Я знаю твердо, что это путешествие вернуло бы мне работоспособность и дало бы возможность, наряду с моей театральной работой, написать книгу путевых очерков, мысль о которых манит меня.
За границей я никогда не был» [13; 321].
Книга путевых очерков здесь упомянута далеко не случайно. Примерно год спустя после этой истории Булгаков, согласно донесению кого-то из тайных осведомителей, говорил: «Я хотел начать снова работу в литературе большой книгой заграничных очерков. Я просто боюсь выступать сейчас с советским романом или повестью. Если это будет вещь не очень оптимистическая – меня обвинят в том, что я держусь какой-то враждебной позиции. Если это будет вещь бодрая – меня сейчас же обвинят в приспособленчестве и не поверят. Поэтому я хотел бы начать с заграничной книги – она была бы тем мостом, по которому мне надо шагать в литературу» [127; 379].

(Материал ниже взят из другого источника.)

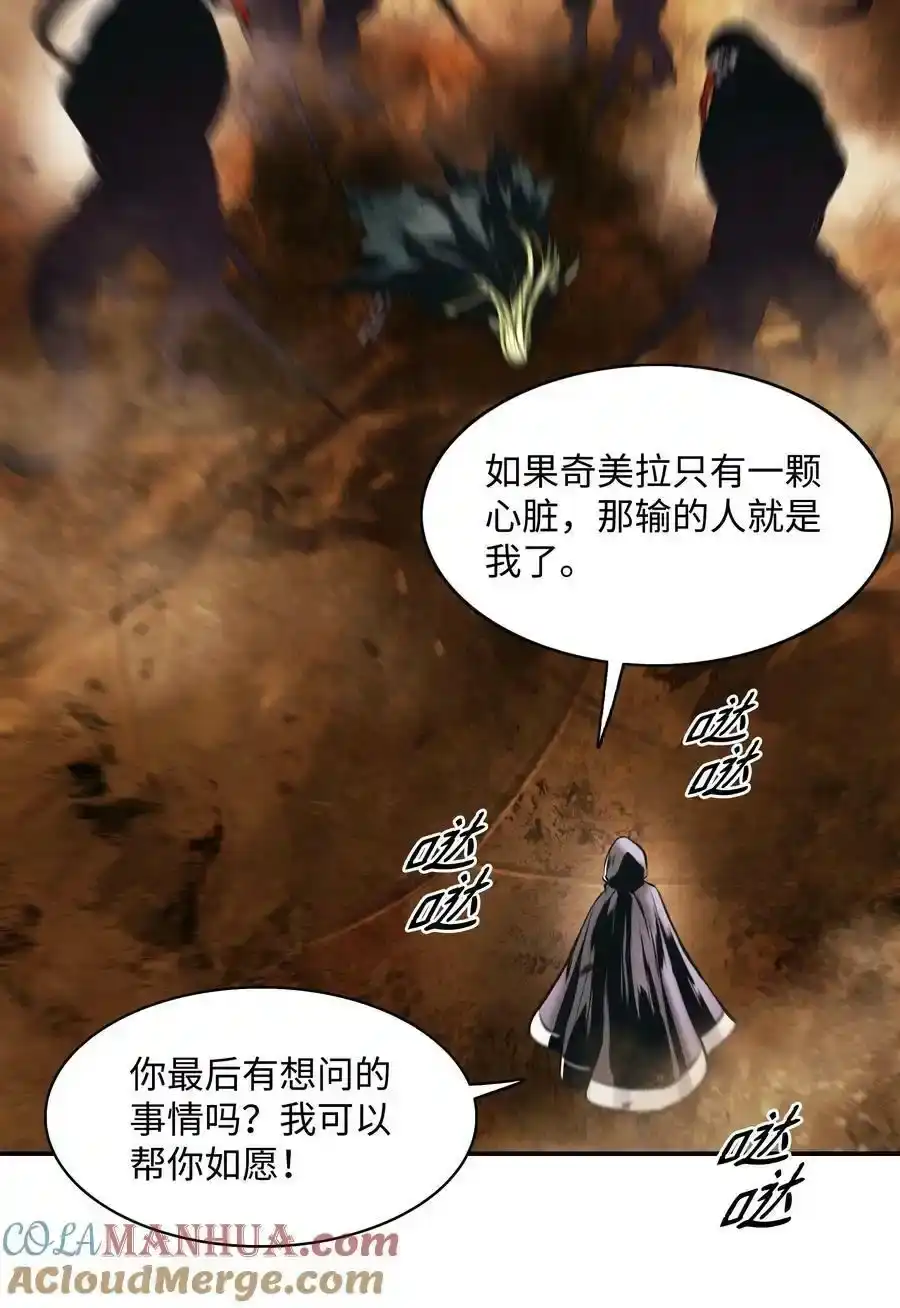 第185页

Своя логика в этих рассуждениях была, и резоны собравшегося вернуться в литературу Булгакова могли быть более подробно изложены и обсуждены в беседе с Горьким, если бы… если бы эта беседа состоялась. Но ответа с Малой Никитской, где поселился Горький, не последовало. «Что-то такое там случилось, вследствие чего всякая связь прервалась. Но догадаться нетрудно: кто-то явился и что-то сказал, вследствие чего там возник барьер» [13; 345], – писал позднее Булгаков Вересаеву, но тем не менее дело с заграницей в первой половине мая 1934 года продолжало двигаться, и даже смерть сына Горького Максима – событие, поставившее щепетильного Булгакова в затруднительное положение, поскольку он не знал, стоит или нет выражать Горькому соболезнование («16 мая. Были 14-го у Пати Попова. Он уговаривал – безуспешно – М. А., чтобы он послал Горькому соболезнование. Нельзя же, правда, – ведь на то письмо ответа не было» [21; 45]), даже этот факт на булгаковских делах на первый взгляд никак не сказался.